Extract every record, keeping each one exactly as it is.

* start Task input *

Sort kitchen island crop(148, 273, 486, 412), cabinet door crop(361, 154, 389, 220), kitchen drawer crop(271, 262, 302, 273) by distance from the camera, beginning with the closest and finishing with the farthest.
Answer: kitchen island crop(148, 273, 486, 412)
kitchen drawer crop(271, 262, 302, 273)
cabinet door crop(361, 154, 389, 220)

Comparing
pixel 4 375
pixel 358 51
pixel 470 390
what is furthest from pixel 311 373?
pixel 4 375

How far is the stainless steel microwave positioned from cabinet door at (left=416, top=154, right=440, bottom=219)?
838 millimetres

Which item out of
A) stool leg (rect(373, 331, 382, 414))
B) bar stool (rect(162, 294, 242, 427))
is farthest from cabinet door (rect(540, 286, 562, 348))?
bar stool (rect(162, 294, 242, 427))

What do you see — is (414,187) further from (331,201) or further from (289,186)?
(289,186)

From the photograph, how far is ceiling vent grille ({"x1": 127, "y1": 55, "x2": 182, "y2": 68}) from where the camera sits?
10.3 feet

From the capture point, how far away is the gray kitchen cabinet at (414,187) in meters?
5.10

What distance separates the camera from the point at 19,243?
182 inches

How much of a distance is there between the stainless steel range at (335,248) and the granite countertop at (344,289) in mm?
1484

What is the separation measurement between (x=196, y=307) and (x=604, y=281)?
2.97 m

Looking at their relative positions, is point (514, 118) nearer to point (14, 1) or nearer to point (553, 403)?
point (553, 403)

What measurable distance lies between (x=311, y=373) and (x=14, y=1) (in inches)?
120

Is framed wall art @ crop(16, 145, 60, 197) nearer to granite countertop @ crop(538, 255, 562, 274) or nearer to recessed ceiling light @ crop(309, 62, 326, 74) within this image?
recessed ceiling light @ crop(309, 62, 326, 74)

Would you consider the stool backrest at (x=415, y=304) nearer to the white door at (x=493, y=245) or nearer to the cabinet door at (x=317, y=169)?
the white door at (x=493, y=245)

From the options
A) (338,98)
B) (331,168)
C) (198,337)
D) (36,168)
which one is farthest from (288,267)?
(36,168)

* end Task input *

Exercise output:
Sort kitchen island crop(148, 273, 486, 412), cabinet door crop(361, 154, 389, 220), kitchen drawer crop(271, 262, 302, 273) by distance from the camera, beginning with the closest and finishing with the farthest.
Answer: kitchen island crop(148, 273, 486, 412)
kitchen drawer crop(271, 262, 302, 273)
cabinet door crop(361, 154, 389, 220)

Comparing
pixel 4 375
pixel 358 51
pixel 470 390
what is furthest from pixel 311 373?
pixel 4 375

How far is the stainless steel microwave positioned from cabinet door at (left=416, top=154, right=440, bottom=219)?
838 millimetres

Which item out of
A) stool leg (rect(373, 331, 382, 414))
B) bar stool (rect(162, 294, 242, 427))
is farthest from cabinet door (rect(540, 286, 562, 348))?
bar stool (rect(162, 294, 242, 427))

What do you see — is (414,187) further from (331,201) or further from (289,186)?
(289,186)

From the photograph, how far is ceiling vent grille ({"x1": 127, "y1": 55, "x2": 182, "y2": 68}) from where the camera sits?
10.3 feet

From the capture point, how far away is the gray kitchen cabinet at (414,187) in meters?
5.10

What distance separates the camera from the point at 19,243?
182 inches

How much of a distance is there between the stainless steel range at (335,248) and the granite countertop at (344,289) in mm?
1484

What is the separation measurement between (x=196, y=307) and (x=604, y=281)?
2.97 m

Looking at their relative positions, is point (514, 118) nearer to point (14, 1) or nearer to point (553, 403)?
point (553, 403)

What measurable distance lies between (x=311, y=373) and (x=14, y=1) (in inches)?
120

Is framed wall art @ crop(16, 145, 60, 197) nearer to granite countertop @ crop(538, 255, 562, 274) or nearer to recessed ceiling light @ crop(309, 62, 326, 74) within this image?
recessed ceiling light @ crop(309, 62, 326, 74)

Would you consider the stool backrest at (x=415, y=304) nearer to the white door at (x=493, y=245) or nearer to the cabinet door at (x=317, y=169)?
the white door at (x=493, y=245)

From the options
A) (338,98)
B) (331,168)
C) (198,337)
D) (36,168)
which one is farthest from (288,267)?
(36,168)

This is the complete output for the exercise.